So you are Writing a Novel.
Research is good for your writing, right?
Well Yes and No.
It is possible to over-research a story.
People will approach their research in different ways. Some writers will have a topic in mind that they already know about and will only research the points that they can’t remember or need to highlight. Others will research first, especially if the subject is unknown and will make notes.
Generally, it depends on what works for you and what type of novel it is.
If it’s a novel requiring lots of real-life information (I.e. Biography, academic etc) you may need to plan and find a lot of research up front. If it’s a fantasy or fiction novel the research may be minimal or non-existent until you release that you need to check a couple of facts.
As usual (and as I write mainly fantasy) my stance is somewhere in the middle. I would suggest to research enough to get your facts right but would recommend not researching excessively before putting pen to paper.
If you are writing a story or article and need the information first then by all means find it out first. If, however you are writing a novel and you are bogging yourself so far down in research that you’ve barely even started, then write something first and leave a reminder to check certain facts later.
This is especially useful when you haven’t chosen the setting of a story but know what sort of setting it will be. I.e.
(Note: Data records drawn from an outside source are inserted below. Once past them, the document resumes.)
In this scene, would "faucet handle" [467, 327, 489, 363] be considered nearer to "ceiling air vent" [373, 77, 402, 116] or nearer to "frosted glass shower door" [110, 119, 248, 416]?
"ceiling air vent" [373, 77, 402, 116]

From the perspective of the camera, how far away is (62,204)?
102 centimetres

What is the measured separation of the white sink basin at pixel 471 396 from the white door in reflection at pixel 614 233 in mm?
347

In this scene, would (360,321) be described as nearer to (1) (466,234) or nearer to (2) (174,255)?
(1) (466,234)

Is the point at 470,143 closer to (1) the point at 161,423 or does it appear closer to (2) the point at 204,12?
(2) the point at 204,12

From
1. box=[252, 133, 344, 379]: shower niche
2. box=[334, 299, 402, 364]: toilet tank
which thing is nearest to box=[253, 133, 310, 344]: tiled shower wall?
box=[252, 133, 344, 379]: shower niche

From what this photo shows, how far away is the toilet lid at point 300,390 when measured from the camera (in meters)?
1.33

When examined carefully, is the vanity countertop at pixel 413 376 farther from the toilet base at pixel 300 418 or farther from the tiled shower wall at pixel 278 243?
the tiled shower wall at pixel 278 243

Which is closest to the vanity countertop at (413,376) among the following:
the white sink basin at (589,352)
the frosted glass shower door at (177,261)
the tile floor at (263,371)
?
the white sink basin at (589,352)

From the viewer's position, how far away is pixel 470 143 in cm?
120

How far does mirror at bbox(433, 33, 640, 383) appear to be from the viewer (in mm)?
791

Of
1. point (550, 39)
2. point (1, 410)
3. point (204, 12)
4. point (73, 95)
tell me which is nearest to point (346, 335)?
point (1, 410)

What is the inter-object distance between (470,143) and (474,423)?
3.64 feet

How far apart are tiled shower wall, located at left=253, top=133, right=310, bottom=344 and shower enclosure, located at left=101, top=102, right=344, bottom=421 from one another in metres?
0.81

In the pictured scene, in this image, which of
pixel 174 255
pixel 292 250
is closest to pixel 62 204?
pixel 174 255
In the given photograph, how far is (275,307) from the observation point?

A school, a city, a hotel.
The reason I would advocate getting some writing down before researching in massive amounts is that you can fall into a common writing traps:
- Researching a project you’ll never finish.
- Losing interest in the story because you are bored of it already. (Research can sometimes have this effect on a writer)
- Constantly spending time on new projects while never committing to finishing any of them. (Being hyper-critical in the early stages can also have this effect.
Sometimes you’ll put a lot of effort into a project but it won’t go anywhere. Maybe it just doesn’t feel right and you don’t want to go any further. Spending a lot of time researching a story before getting stuck into the first few scenes can sometimes turn you off a project.
While this isn’t true of everyone, most people have met (or have been) someone who are always starting new projects but never seem to finish any. As writers, we love new ideas and can often get distracted by our next, new story.
Writers can be easily distracted by shiny, new projects. I know I am!
This is good practise but it would probably be better to leave most of the research in the beginning while you get stuck into it.
You’ll often know which story you really want to carry on because it will be the one you care the most about.